# Does anyone know where...



## HTNut42 (Jul 4, 2010)

...someone would be able to find something similar to these speaker feet? http://www.parts-express.com//pe/showdetl.cfm?&DID=7&Partnumber=249-720

I've searched everywhere, and even thought about trying to get OEM parts from a commercial dealer. I build DIY speakers for myself, and for others as well, and more than once I've had someone tell me "...and I want THOSE kind of feet on them please!". Yet I wasn't able to deliver :huh:.

So if anyone knows of a secret stash of these or something remotely similar somewhere in the world, I will be very appreciative for any info. I would even buy some off an individual from this forum.

Thanks!


----------



## lcaillo (May 2, 2006)

I don't know anything about the company but I ran across these recently:
http://www.oregondv.com/spikes.htm


----------



## HTNut42 (Jul 4, 2010)

Thanks man!
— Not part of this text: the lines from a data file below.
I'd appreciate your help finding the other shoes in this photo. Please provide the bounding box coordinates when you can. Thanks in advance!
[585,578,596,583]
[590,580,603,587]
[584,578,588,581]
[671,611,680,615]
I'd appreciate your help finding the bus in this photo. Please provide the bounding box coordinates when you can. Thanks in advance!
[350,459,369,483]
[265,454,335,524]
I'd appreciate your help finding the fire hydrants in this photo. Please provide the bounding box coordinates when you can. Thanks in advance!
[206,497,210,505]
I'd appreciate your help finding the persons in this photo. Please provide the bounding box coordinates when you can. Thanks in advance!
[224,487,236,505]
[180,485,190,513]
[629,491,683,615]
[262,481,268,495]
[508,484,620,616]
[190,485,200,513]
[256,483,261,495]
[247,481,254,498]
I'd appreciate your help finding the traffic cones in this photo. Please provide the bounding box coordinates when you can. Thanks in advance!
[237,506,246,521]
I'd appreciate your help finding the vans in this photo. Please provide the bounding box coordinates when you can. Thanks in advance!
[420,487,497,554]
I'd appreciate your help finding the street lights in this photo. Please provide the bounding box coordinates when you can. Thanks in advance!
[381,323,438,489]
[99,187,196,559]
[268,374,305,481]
I'll have to check them out.


----------



## domwilson (Oct 31, 2010)

Not exactly the same thing but check this out..http://www.emptek.com/outrigger.php


----------



## Zeitgeist (Apr 4, 2009)

Hmmm..... I've seen plenty of similar spiked feet but never anything quite like that.
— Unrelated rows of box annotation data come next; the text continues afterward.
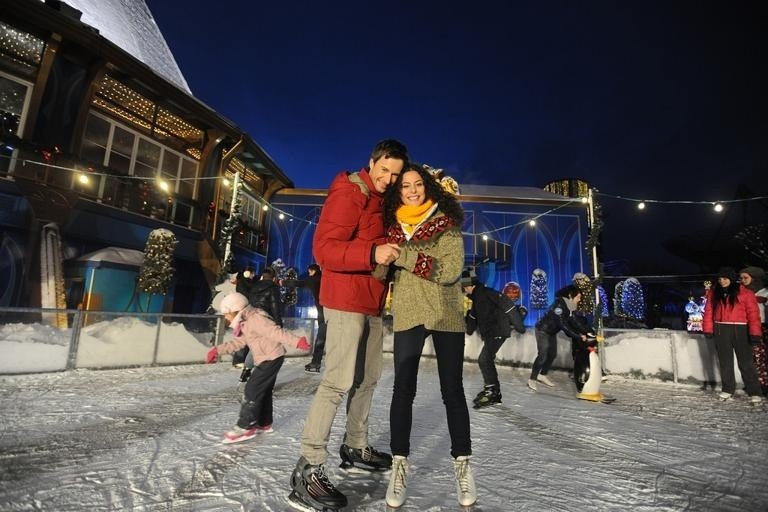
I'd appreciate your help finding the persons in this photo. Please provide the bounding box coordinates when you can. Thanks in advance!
[238,267,283,382]
[232,266,264,369]
[739,265,767,399]
[289,139,410,511]
[460,271,526,412]
[373,163,477,507]
[702,268,763,411]
[205,292,311,444]
[526,285,596,390]
[278,264,327,375]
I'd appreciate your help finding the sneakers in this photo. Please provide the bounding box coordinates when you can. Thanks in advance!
[290,456,348,509]
[537,374,553,386]
[305,363,320,369]
[225,425,272,439]
[473,388,502,405]
[527,379,537,390]
[719,391,731,398]
[454,456,477,506]
[340,444,407,507]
Rather surprising since PE has such a large selection of spikes.


----------



## StereoClarity (Apr 22, 2008)

They do look pretty good though and I see why you're trying to find them. I'd pick some up too if I could. Maybe call PE and see what kind of info you can dig up on them?


----------



## HTNut42 (Jul 4, 2010)

StereoClarity said:


> They do look pretty good though and I see why you're trying to find them. I'd pick some up too if I could. Maybe call PE and see what kind of info you can dig up on them?
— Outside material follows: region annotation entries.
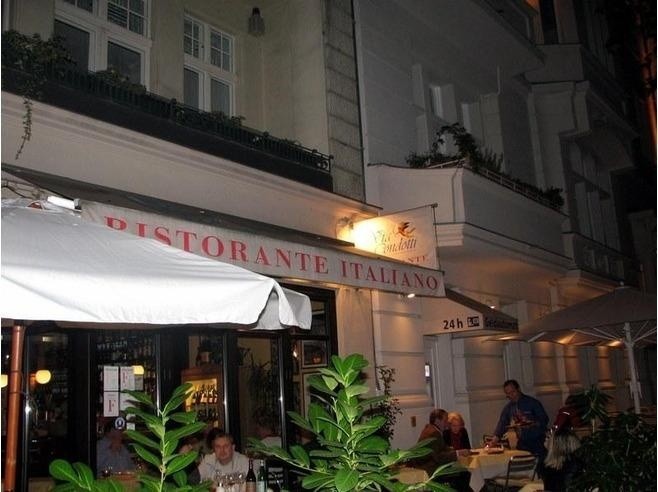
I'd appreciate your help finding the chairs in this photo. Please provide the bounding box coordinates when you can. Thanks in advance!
[505,454,540,492]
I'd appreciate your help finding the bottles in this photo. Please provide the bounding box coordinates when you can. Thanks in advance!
[256,459,267,492]
[246,459,256,492]
[191,384,218,428]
I'm a regular at the Tech Talk forum over there, and it seems that these are a hard to come by item. They were a buyout item at one time, then came back again another time. 

I'm going to call their customer service monday and see if they might know when they will be getting some more. Or mabey I can talk em into getting some if there is enough interest. Idk if you've ever dealt with their customer service, but they are very aproachable, and eager to help! I will let you know what I find out.


----------



## Superior Audio (Feb 27, 2008)

I just bought those from PE. Why don't you get them from them??


----------



## Mike P. (Apr 6, 2007)

Superior Audio said:


> I just bought those from PE. Why don't you get them from them??


Because the product is no longer available.


----------



## JCD (Apr 20, 2006)

Which one do you like? And what about them is the part that you like as opposed to something like...


----------



## StereoClarity (Apr 22, 2008)

^I think it's cool that they reside on the outer most side of the cabinet adding a little flare to an otherwise squared off cabinet. It also gives you an extra inch in each direction making your effective base that much wider so the cabinet will be more stable.


----------



## bambino (Feb 21, 2010)

Paradigm uses similar outriggers but they are spendy for plastic. Maybe if you talk to the salesman nicely he could cut you a deal. I bought a sets for my CC390 so it matched my Monitor11's.:T


----------



## I=V/R (May 25, 2011)

After reading this post, I spent about a week looking for something similar for my psw505. I just called Polk, because their feet on the TSi series are a close match. I found out that I can buy directly from them! The feet are $12 for the set + $7 shipping! I ordered a set and am eagerly awaiting!


----------



## HTNut42 (Jul 4, 2010)

Sorry I'm just now getting caught up with these posts.

I admit the second set look better for spikes, but for certain builds those plastic legs with the gold spikes just look awesome.


JCD said:


> Which one do you like? And what about them is the part that you like as opposed to something like...


-------



I=V/R said:


> After reading this post, I spent about a week looking for something similar for my psw505. I just called Polk, because their feet on the TSi series are a close match. I found out that I can buy directly from them! The feet are $12 for the set + $7 shipping! I ordered a set and am eagerly awaiting!


I've actually thought about doing something like this as well!


----------



## I=V/R (May 25, 2011)

I like the curved spike too. The curvature makes it stand out!


----------